I have a classic minimax problem solver with additional alpha-beta pruning implementation.
I parallelized the algorithm in the following way:
- Do iterative deepening until we have more nodes than available threads
- Run one minimax per thread in batches of N threads. So if we get 9 possible moves at depth 2 from the serial search, we first start 4 threads, then another 4 and then 1 on the end, each starting at depth 2 with their own parameters.
It turns out that the speedup S=T(serial)/T(parallel) for 4 threads is 4.77 so I am basically breaking Amdahl's law here.
If we say that implementation is not broken in some way, I suspect Alpha-Beta pruning is doing the magic here?

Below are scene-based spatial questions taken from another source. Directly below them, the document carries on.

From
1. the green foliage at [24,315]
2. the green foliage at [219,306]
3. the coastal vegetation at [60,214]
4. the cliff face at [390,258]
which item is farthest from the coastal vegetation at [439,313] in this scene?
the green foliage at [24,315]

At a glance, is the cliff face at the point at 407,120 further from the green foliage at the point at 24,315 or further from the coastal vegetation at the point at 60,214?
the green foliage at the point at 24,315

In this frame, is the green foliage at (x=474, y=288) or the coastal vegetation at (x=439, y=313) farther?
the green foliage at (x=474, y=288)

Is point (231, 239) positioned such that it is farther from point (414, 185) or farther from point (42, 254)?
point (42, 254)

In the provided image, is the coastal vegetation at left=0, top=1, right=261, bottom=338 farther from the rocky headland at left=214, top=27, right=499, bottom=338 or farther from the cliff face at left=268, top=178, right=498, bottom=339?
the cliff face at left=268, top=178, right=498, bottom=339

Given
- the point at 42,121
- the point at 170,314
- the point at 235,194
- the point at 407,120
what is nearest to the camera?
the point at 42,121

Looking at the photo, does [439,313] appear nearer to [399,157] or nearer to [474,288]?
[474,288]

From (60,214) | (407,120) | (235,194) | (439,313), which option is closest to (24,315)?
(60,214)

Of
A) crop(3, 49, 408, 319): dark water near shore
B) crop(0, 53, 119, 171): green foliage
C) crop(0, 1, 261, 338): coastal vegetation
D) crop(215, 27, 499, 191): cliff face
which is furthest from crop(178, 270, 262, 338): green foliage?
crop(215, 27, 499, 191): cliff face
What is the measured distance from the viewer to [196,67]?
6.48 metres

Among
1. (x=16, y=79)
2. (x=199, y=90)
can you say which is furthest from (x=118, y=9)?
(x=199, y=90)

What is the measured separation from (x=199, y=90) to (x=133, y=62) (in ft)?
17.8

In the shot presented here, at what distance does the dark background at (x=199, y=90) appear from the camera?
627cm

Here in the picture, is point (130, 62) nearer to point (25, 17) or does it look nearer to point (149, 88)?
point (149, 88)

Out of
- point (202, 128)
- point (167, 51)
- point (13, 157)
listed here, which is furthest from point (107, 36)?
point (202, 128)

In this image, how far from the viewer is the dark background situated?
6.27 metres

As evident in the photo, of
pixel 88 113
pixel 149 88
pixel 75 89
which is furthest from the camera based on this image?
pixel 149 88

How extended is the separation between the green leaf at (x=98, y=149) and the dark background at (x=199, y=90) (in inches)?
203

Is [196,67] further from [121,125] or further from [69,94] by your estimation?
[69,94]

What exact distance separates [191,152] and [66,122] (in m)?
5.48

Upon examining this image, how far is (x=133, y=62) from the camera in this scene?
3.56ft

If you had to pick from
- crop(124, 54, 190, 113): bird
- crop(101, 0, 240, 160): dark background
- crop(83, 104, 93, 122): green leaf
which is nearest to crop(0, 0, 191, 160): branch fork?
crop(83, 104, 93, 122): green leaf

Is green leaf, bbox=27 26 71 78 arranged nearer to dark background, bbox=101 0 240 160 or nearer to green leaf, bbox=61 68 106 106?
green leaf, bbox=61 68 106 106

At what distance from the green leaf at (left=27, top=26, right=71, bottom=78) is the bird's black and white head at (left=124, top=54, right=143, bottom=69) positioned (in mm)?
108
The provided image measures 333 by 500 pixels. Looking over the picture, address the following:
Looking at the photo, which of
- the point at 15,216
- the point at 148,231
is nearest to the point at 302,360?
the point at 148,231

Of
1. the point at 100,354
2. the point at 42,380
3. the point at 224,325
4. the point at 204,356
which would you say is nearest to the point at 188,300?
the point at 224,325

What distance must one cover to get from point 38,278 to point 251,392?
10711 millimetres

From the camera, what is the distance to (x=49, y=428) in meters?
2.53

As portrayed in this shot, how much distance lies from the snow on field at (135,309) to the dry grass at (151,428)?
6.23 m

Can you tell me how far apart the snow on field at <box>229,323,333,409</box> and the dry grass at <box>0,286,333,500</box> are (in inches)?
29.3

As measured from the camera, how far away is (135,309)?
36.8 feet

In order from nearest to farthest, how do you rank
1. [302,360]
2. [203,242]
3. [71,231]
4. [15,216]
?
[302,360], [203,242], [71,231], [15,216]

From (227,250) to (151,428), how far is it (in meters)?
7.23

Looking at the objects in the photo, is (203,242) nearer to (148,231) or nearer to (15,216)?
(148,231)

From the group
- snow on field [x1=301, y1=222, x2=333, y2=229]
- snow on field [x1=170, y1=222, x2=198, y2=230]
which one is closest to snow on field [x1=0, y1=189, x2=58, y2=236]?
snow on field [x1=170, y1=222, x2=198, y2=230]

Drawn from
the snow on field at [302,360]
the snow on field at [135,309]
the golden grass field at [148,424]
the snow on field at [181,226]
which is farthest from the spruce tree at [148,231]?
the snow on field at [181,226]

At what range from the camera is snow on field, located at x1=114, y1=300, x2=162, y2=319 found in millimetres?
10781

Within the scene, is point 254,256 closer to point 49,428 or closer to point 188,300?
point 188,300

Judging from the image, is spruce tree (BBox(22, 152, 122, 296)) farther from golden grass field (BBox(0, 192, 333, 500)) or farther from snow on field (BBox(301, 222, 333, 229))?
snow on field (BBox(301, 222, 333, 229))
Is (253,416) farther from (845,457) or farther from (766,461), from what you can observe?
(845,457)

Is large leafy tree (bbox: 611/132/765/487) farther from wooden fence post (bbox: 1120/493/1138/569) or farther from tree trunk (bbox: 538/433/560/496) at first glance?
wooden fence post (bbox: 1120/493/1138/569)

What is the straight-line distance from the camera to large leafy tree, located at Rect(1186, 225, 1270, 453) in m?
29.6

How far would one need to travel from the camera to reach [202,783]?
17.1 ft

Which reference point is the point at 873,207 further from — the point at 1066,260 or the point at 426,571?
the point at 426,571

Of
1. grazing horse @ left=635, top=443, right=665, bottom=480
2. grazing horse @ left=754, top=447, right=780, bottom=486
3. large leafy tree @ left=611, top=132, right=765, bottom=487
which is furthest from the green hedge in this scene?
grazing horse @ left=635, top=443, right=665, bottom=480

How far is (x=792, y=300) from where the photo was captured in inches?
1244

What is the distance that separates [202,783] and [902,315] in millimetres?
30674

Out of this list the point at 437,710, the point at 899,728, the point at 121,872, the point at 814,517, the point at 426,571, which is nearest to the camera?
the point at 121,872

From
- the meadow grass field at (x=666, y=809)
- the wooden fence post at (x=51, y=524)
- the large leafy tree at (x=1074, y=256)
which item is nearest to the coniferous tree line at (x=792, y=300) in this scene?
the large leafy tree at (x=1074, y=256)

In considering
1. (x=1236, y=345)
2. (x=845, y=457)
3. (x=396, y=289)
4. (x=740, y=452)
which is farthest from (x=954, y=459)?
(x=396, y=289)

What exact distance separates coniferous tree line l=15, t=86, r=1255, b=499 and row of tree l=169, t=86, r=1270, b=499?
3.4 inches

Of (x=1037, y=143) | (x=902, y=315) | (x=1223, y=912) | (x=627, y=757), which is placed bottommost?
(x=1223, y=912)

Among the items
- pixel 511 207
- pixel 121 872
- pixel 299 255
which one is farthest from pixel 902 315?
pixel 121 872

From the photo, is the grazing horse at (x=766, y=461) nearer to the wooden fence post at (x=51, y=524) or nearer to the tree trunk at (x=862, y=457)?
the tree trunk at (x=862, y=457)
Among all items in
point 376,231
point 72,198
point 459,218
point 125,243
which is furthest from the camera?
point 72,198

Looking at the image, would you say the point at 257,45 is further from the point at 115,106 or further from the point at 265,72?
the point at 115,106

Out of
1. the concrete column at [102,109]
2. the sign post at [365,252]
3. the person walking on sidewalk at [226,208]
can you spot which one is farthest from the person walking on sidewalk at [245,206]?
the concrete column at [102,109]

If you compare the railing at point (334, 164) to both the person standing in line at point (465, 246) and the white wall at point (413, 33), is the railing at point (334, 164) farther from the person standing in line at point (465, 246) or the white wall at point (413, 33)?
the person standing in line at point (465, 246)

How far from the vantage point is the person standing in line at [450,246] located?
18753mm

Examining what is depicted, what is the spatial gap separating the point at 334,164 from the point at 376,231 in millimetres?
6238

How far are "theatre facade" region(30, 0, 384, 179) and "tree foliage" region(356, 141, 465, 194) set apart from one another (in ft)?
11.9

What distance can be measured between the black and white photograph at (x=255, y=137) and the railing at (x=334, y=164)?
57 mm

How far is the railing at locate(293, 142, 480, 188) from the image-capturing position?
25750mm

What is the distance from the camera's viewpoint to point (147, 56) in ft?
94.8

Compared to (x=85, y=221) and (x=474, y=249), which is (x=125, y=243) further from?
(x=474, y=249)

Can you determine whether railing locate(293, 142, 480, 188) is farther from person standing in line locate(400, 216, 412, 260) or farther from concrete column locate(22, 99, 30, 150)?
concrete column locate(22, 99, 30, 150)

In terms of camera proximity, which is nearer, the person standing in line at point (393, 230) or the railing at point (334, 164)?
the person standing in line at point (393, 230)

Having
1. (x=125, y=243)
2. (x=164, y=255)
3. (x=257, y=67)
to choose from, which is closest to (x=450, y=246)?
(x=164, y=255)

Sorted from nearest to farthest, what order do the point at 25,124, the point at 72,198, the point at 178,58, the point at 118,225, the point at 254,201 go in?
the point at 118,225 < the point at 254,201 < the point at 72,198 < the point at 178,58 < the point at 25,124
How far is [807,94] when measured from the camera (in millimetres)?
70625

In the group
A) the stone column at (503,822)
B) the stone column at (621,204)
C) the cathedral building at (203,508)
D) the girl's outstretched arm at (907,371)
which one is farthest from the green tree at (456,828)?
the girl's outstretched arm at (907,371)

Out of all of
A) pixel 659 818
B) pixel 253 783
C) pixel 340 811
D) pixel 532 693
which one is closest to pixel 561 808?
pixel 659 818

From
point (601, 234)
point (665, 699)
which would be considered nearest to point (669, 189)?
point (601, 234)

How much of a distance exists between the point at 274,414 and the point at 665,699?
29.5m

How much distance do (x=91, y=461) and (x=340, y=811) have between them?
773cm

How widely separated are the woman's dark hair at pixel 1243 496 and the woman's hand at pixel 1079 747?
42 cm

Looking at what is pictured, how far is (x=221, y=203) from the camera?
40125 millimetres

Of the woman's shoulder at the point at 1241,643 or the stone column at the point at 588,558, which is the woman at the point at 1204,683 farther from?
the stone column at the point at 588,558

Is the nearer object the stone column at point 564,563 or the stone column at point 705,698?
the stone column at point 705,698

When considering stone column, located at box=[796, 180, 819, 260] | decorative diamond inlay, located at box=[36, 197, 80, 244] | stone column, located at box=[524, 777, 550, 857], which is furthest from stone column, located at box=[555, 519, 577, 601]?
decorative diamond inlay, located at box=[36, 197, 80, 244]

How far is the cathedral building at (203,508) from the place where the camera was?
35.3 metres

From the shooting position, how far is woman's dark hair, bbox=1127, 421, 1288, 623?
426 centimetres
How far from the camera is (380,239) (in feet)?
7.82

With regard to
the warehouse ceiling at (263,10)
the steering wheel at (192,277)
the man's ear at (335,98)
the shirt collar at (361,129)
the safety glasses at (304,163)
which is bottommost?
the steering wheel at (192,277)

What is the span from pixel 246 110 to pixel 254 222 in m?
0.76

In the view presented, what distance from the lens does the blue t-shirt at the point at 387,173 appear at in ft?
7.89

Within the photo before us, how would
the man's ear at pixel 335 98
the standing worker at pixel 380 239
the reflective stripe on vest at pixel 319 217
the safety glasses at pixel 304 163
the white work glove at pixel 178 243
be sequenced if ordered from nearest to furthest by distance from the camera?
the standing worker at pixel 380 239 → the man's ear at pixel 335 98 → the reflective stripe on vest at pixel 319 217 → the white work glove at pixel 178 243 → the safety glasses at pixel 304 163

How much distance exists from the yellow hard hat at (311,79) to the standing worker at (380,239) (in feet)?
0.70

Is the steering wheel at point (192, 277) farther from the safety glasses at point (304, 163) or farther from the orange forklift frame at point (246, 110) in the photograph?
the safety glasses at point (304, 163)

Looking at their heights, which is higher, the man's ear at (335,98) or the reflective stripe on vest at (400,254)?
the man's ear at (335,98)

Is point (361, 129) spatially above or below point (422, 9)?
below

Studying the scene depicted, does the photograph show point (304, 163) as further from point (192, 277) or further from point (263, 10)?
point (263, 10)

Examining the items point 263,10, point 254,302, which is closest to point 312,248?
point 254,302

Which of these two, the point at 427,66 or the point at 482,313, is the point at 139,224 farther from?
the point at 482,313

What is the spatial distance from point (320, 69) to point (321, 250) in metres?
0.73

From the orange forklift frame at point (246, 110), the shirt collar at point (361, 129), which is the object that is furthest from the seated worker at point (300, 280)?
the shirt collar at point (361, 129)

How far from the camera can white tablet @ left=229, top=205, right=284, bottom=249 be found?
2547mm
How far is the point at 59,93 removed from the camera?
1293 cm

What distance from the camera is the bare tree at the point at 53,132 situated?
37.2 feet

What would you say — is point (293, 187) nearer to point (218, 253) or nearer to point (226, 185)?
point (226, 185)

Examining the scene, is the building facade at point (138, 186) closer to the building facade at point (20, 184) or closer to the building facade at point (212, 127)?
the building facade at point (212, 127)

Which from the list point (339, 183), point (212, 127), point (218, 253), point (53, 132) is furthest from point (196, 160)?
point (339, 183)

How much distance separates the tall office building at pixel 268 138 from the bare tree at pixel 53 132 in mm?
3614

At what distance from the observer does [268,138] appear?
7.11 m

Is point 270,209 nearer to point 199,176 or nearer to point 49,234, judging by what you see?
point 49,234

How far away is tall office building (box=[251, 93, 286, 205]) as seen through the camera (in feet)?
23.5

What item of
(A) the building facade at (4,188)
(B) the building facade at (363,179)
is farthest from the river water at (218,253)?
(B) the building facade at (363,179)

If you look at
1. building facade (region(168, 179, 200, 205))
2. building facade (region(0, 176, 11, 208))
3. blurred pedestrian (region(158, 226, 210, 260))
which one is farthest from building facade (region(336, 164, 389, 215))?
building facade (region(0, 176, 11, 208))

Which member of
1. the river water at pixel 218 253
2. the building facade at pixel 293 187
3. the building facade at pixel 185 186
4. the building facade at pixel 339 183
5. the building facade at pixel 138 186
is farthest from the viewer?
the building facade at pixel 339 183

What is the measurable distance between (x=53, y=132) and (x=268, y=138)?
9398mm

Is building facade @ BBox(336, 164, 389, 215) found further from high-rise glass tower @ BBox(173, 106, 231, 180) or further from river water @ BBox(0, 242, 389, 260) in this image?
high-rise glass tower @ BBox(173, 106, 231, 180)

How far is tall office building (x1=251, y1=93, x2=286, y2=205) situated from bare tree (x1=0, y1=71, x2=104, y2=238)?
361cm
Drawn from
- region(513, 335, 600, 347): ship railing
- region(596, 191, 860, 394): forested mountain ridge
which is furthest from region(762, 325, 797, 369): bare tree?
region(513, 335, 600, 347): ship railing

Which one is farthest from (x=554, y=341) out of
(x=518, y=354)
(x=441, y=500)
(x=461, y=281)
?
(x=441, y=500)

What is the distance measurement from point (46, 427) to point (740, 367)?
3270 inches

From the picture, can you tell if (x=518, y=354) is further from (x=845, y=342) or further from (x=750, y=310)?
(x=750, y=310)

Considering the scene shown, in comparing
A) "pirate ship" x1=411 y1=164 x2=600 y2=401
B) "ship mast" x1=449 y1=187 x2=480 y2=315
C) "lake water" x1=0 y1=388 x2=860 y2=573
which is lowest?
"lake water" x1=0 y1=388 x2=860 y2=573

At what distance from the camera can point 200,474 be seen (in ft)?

Due to starting several searches in parallel, there is more pruning and sooner? That is my theory but I'd love if someone could confirm this in more detail.
Just to clarify:
Minimax without alpha-beta implementation is basically doing depth-first search of the whole tree up to some max depth. With alpha-beta it's doing the same except it prunes some branches which will lead to a worse result anyway.
Edit: After further examination of the code I had a bug on one line of code which caused the program to "cheat" and not follow some moves. Actual speedup factor is 3.6 now. Sorry for wasting everyone's time.. no breakthrough in computing today. :/